Le Sénat vient d’adopter à l’unanimité en première lecture une proposition de loi fixant un âge de non-consentement du mineur à 13 ans pour les infractions sexuelles les plus graves (viol, agression sexuelle).

Cette volonté de poser un interdit sociétal clair est une réponse au « rendez-vous manqué » de la loi du 3 août 2018, dite loi Schiappa, qui ne posait pas clairement la question.

Elle revient en force, relancée par l’affaire Duhamel et le mouvement #MeetooInceste sur les réseaux sociaux.

Néanmoins cette proposition de loi sur le consentement continue de susciter le débat comme l’illustre la campagne #Avant15anscestnon.

Aujourd’hui en France, un rapport sexuel avec un mineur ne constitue pas de facto un viol (ou une agression sexuelle s’il n’y a pas pénétration), à la différence d’autres législations européennes (la présomption de non-consentement existe au Royaume-Uni pour les mineurs de 13 ans, et de 14 ans en Belgique).

En France, l’âge ne suffit pas à caractériser le viol

La majorité sexuelle de 15 ans ne détermine pas un âge légal de non-consentement, mais un âge en dessous duquel tout acte sexuel d’un majeur sur un mineur de moins 15 ans (ou plus de 15 ans si par ascendant ou personne ayant autorité) est illicite.

Un tel acte constitue en droit une atteinte sexuelle qui ne nécessite pas de prouver une situation de « violence, contrainte, menace, surprise ».

La question du consentement ne se pose pas.

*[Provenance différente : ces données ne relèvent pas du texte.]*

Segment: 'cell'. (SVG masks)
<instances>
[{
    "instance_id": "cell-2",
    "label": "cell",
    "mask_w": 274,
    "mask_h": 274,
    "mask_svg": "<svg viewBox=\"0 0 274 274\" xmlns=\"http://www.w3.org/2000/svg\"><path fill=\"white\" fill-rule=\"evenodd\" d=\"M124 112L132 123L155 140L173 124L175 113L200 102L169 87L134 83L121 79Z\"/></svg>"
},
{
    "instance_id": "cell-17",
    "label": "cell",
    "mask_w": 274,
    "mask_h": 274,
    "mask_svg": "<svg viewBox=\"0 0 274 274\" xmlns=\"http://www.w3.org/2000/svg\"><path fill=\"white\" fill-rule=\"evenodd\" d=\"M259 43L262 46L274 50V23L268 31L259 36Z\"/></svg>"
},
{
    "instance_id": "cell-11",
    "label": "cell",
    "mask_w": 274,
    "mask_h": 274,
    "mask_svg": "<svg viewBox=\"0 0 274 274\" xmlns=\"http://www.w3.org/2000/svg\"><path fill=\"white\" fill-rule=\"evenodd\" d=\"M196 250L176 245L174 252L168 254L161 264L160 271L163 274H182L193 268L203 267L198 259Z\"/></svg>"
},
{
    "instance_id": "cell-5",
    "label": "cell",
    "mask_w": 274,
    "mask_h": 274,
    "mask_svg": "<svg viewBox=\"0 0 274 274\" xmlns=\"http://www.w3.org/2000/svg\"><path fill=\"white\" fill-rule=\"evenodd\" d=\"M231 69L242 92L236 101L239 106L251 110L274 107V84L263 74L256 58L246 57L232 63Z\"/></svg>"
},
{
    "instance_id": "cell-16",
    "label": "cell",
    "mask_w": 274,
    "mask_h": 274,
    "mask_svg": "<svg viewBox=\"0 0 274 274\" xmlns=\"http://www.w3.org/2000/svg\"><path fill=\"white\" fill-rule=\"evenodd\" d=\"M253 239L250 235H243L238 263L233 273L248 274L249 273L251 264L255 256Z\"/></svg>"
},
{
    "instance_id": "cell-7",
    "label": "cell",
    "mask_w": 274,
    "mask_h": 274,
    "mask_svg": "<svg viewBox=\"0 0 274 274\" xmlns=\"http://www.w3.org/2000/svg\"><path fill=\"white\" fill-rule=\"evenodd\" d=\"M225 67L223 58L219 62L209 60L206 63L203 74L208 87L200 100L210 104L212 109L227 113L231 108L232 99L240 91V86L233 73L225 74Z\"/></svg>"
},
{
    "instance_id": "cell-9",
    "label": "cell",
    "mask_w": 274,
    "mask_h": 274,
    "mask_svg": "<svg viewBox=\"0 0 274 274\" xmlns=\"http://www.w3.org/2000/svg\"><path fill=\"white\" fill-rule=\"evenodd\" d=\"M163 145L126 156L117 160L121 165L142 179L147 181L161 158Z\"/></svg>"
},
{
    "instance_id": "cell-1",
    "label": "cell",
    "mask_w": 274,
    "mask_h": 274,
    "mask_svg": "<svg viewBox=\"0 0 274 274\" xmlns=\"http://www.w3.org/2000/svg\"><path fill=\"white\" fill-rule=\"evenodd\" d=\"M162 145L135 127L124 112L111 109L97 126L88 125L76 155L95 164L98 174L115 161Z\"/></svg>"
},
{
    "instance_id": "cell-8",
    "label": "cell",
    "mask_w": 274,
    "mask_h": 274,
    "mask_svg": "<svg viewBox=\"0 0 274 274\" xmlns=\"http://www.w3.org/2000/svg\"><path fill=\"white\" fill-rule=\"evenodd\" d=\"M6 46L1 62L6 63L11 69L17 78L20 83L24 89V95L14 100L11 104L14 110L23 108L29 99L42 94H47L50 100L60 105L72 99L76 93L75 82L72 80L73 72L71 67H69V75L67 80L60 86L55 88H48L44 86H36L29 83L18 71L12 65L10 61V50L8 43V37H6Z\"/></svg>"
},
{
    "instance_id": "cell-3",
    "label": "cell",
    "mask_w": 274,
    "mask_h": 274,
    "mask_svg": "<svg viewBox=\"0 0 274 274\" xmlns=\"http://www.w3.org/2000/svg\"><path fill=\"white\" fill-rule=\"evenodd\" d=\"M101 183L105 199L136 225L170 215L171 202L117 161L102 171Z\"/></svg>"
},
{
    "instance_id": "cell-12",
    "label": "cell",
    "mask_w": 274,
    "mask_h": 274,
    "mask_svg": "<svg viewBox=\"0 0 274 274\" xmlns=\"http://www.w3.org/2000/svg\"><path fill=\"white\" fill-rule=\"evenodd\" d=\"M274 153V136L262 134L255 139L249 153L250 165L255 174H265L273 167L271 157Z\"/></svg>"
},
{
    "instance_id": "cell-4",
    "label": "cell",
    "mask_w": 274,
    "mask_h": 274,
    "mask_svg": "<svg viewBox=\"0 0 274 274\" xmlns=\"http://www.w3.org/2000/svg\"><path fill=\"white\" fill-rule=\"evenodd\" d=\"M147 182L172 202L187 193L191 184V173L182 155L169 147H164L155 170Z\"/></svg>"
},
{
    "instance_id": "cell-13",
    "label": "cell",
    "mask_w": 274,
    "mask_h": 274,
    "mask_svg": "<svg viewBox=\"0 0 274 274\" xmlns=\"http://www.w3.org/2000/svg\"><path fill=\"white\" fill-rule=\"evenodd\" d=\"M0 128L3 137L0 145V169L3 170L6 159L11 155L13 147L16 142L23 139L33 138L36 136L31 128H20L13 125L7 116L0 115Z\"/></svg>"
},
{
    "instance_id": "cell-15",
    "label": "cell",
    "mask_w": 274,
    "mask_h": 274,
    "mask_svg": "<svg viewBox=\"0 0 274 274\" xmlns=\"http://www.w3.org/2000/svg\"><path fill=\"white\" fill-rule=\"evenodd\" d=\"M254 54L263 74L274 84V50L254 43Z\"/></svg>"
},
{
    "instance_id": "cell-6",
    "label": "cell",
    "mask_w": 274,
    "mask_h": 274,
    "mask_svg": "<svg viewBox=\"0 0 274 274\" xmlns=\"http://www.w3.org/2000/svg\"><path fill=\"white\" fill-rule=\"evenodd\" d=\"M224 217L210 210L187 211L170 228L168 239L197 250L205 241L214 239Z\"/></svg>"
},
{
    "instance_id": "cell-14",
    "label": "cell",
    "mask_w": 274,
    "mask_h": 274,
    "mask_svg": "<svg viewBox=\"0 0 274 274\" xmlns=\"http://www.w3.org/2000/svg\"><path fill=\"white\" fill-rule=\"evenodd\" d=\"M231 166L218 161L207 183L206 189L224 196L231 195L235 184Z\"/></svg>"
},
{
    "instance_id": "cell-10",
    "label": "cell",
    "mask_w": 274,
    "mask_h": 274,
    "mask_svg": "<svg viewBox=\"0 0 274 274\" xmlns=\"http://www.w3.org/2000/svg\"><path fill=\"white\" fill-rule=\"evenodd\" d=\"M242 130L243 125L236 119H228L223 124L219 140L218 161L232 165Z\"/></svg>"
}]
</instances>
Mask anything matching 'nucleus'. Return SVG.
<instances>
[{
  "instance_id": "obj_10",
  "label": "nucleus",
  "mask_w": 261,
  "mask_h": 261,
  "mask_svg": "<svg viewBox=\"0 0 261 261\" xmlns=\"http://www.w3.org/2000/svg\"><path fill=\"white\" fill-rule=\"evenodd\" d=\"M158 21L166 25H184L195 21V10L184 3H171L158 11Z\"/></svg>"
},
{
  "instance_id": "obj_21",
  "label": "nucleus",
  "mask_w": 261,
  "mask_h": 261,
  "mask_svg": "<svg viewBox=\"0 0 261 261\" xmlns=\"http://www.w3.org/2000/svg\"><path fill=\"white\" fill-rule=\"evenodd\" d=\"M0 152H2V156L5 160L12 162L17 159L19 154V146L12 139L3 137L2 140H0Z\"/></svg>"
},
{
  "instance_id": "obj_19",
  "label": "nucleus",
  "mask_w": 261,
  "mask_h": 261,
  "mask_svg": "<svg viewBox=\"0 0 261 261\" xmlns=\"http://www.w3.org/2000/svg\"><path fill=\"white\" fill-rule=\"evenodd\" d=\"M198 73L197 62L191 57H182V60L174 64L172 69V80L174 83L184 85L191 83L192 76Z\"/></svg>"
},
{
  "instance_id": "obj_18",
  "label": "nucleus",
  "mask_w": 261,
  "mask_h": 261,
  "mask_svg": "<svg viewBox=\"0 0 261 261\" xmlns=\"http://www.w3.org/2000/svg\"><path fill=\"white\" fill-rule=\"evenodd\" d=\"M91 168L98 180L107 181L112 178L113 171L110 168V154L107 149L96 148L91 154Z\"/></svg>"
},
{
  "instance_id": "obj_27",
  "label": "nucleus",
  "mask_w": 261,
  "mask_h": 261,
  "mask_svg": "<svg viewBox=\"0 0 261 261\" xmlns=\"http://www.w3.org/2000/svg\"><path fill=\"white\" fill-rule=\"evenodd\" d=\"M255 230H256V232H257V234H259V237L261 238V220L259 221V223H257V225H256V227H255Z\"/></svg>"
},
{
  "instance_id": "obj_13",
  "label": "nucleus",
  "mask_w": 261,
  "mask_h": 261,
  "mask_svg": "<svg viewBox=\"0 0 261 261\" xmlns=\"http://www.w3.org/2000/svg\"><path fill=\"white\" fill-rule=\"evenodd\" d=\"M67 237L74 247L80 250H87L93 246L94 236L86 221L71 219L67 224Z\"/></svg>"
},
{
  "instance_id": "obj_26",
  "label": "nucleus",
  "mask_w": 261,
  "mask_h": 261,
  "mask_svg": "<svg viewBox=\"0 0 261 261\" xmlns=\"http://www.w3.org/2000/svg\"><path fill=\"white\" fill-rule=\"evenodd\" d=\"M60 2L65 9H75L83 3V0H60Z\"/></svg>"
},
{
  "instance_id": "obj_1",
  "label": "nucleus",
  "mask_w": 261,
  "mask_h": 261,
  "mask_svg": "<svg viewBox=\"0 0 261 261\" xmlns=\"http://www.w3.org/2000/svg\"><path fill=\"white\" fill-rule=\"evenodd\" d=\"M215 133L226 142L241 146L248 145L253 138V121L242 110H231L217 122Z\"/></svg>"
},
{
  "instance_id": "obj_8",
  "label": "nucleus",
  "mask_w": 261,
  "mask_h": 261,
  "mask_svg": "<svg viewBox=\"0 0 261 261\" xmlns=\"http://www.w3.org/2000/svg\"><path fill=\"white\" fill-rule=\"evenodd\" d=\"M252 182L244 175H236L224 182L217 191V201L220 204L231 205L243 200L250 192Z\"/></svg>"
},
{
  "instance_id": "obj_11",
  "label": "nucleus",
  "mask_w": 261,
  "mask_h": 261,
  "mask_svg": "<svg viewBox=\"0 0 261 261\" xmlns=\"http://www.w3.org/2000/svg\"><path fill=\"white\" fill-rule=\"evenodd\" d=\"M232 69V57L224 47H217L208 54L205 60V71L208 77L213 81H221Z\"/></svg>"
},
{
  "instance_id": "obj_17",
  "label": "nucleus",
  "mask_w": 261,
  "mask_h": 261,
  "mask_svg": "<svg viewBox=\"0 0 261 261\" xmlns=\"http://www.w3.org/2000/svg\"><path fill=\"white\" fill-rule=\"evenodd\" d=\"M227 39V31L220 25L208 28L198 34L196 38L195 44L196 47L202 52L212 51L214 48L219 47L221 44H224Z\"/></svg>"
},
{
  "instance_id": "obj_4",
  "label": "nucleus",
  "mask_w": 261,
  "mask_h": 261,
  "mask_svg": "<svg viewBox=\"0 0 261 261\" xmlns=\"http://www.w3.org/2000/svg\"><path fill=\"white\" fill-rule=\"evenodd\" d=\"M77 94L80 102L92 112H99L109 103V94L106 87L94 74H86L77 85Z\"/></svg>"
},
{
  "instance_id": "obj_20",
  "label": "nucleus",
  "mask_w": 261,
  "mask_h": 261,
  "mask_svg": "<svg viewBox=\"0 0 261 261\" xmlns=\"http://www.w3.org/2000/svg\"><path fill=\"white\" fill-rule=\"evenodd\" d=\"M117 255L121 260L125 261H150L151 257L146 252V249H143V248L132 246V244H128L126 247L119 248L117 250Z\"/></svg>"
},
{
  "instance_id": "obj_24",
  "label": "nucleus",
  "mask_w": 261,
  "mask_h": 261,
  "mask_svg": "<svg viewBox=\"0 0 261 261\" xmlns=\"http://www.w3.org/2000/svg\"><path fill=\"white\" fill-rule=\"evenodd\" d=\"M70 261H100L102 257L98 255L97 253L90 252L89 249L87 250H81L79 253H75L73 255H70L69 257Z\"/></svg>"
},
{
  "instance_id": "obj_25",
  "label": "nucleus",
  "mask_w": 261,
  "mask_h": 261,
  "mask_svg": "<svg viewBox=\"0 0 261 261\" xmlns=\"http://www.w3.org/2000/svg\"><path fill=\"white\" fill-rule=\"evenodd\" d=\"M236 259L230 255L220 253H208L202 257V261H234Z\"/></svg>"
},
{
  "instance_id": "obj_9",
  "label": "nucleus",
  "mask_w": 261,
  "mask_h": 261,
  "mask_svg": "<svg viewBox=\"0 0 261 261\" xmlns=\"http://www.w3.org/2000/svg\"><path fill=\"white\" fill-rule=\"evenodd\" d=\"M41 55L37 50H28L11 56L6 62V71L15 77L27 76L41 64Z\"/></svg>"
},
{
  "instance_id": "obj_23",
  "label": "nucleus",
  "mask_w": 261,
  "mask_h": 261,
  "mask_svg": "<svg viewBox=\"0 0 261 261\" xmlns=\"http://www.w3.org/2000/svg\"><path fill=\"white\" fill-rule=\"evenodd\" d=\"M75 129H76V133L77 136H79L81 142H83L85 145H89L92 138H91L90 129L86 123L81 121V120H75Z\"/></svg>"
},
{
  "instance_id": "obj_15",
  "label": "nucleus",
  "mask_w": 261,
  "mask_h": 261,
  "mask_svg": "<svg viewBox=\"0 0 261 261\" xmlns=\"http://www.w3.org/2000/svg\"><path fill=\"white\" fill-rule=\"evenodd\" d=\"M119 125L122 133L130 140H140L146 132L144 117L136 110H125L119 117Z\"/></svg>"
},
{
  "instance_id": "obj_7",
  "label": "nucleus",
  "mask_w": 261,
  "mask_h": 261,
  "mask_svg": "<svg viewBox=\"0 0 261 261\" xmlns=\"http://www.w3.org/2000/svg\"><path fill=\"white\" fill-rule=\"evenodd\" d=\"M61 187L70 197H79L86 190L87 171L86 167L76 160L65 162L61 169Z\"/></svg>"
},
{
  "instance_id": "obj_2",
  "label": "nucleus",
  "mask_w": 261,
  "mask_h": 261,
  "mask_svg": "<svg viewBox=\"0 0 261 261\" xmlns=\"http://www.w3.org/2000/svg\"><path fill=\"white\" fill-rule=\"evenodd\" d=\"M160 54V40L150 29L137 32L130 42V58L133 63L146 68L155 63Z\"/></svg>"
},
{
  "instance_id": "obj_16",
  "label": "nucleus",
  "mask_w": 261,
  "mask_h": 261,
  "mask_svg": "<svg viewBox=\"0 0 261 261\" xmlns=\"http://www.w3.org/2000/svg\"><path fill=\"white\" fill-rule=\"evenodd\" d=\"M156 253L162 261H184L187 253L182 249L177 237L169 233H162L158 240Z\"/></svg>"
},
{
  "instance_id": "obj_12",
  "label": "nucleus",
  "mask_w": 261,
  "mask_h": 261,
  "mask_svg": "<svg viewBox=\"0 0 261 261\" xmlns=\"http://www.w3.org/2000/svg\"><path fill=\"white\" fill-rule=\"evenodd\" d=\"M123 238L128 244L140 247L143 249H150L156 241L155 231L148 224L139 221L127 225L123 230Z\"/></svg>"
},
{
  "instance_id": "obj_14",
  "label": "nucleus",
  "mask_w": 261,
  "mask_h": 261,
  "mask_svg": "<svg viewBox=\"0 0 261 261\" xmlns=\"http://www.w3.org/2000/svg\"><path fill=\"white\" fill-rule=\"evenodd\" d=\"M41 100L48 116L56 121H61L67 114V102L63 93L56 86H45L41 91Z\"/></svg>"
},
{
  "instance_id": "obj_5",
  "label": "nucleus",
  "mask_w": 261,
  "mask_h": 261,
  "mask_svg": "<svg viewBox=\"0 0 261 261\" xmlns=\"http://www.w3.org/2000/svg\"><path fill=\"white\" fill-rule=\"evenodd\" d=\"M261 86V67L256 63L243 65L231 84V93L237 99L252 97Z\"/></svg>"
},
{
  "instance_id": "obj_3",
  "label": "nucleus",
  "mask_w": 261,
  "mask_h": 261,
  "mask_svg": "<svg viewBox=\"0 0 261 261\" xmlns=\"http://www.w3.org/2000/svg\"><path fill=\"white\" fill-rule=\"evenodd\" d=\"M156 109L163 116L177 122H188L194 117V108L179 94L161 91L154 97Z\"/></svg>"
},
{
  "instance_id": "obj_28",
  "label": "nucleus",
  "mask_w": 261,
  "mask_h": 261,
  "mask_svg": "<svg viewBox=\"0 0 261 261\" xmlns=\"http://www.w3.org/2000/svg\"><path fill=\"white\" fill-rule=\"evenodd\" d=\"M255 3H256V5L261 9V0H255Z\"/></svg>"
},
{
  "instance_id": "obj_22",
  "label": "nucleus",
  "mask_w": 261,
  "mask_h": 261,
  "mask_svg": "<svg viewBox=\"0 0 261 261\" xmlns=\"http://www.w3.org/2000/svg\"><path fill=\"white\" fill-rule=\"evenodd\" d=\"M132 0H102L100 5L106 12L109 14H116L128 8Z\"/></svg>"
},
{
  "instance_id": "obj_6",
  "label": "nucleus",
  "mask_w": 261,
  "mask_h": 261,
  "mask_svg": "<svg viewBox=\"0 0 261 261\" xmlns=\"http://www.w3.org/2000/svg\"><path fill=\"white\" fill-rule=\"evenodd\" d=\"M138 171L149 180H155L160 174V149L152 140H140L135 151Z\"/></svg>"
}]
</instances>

Or, il s’agit d’un délit, et non d’un crime, faisant encourir des peines d’emprisonnement moins sévères (passibles de 7 ans).

Pour qu’une relation sexuelle avec un mineur soit caractérisée de viol ou d’agression, la preuve doit être apportée qu’il a été commis par « violence, contrainte, menace ou surprise ». Autrement dit l’âge (moins de 15 ans) est une circonstance aggravante, mais ne suffit pas à caractériser les infractions les plus graves.

La Cour de cassation casse régulièrement des arrêts où il n’a pas été prouvé en quoi les actes ont été commis sur le mineur par violence, contrainte, menace ou surprise.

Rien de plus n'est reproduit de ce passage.